Should Workers Own the Algorithms?

GigaOm’s David Meyer wrote a very nice analysis on Monday in response to my article on whether algorithms are replacing unions as the future of workers’ rights.

Meyer makes the fair point that owners have rarely done what is in the best interests of their workers in the past, and so the concept of “flexibility” that I trumpet isn’t really about control over one’s working life. At the end of the day, the owners of technology platforms like Uber still wield disproportionate power over workers and their livelihoods.

This got me thinking on a hypothetical question: why can’t workers, through their representatives, write the algorithms behind work allocation?

This isn’t a crazy proposition. Workforce algorithms are simply methods to solve an optimization problem given a set of objectives. When owners control these algorithms, efficiency tends to be the most important goal, but we can imagine other objectives like most stability or most flexibility to be acceptable.

For example, Uber’s data shows that it needs a certain number of drivers in a certain part of the city at certain times. If workers controlled the algorithm, it would meet those requirements, while also prioritizing certain policy goals. So, we could prioritize having as many different drivers on the road as possible, having the most senior drivers on the road get the most hours, prioritize the highest-ranked drivers, etc.

Since Uber is fundamentally a network, the idea is that it shouldn’t care where the drivers come from as long as they show up when and where they are supposed to.
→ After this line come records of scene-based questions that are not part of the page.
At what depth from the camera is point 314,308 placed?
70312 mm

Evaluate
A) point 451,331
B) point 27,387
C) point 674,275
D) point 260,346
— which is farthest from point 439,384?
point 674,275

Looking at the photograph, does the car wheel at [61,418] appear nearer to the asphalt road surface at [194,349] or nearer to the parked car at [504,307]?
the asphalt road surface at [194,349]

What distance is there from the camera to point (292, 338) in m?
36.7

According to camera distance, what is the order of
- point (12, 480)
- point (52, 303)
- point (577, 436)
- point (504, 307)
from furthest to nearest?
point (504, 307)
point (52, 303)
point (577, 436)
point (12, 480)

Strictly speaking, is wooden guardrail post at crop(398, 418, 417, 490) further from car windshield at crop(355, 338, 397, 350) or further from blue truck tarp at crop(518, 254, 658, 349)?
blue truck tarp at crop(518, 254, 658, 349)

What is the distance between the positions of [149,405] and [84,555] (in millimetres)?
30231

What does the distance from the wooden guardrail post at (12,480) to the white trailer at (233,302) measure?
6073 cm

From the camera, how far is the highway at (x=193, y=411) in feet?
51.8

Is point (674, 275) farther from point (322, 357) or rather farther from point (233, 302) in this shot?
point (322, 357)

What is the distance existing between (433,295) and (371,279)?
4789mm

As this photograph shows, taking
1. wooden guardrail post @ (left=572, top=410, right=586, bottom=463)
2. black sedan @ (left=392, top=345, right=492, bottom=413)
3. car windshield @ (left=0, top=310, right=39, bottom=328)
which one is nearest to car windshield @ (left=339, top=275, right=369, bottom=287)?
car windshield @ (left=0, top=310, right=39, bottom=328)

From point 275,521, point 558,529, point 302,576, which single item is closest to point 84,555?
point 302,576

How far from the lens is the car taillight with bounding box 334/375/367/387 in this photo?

As another example, Starbucks got into hot water last week over its scheduling practices following a bruising article in the New York Times. The company was criticized for the instability of its work shifts, which damaged families and made it hard to schedule child care consistently.

If workers controlled the algorithm, then there could be ways to ameliorate these issues. The workers could vote for policies that allowed them more flexible schedules, ensured that they don’t have to close and open the same store (called clopening), and focused on schedule stability so that child care arrangements were easier to make.

Again, Starbucks runs as a franchise model, where baristas are theoretically interchangeable between shifts and stores. It shouldn’t care who actually does the work, beyond that the number of workers recommended by its data actually show up.

In terms of engineering, these problems aren’t hard to solve. Companies with large workforces already use algorithms to assign workers to tasks, and so having those algorithms written by someone else wouldn’t be impossible. The larger issue is with integration, and ensuring that algorithms match business expectations, but even here, the company has the ability to set the context for the algorithm, and so this can be solved as well.

The real challenge will be finding consensus on the actual policy choices that the algorithm requires. Should an algorithm prioritize scheduling stability for mothers with newly-born kids? How about for workers with the most seniority? These policy choices are hard to reconcile, and workers who today complain about company policies may find it nearly impossible to build the system that meets all of their objectives. Indeed, there may even be some empathy built here at just how challenging it can be to efficiently allocate thousands of people.

That efficiency issue leads to one final point though. All of these allocation problems and their effects on workers are a direct result of a business culture of cutting every last percentage point of expenses. Even 2-3% more slack in the system would lead to significantly better outcomes for workers than today’s systems. Cutthroat competition is the ailment here, and the algorithms are only as good as the context in which they are run.